Provided data Block Start

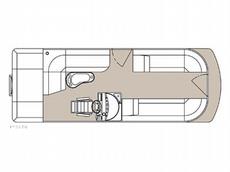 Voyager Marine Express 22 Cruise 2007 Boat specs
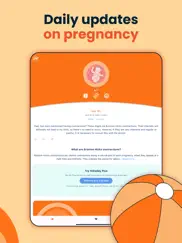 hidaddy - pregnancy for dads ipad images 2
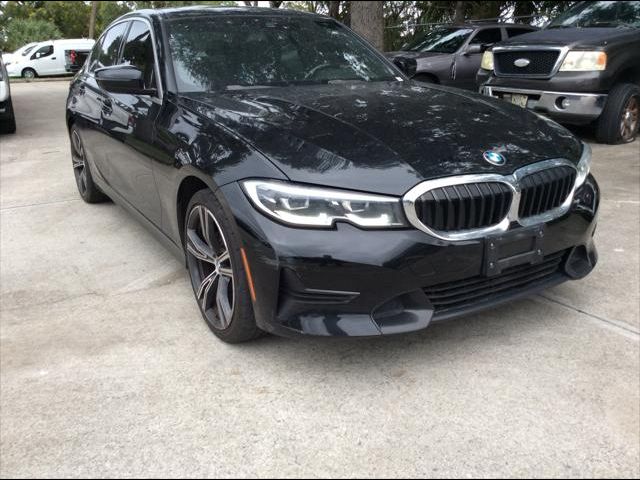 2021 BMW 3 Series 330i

Provided data Block End

§ Task directions
Please set down every line of the data above precisely, dropping the images.

§ The answer
 Voyager Marine Express 22 Cruise 2007 Boat specs
 hidaddy - pregnancy for dads ipad images 2
 2021 BMW 3 Series 330i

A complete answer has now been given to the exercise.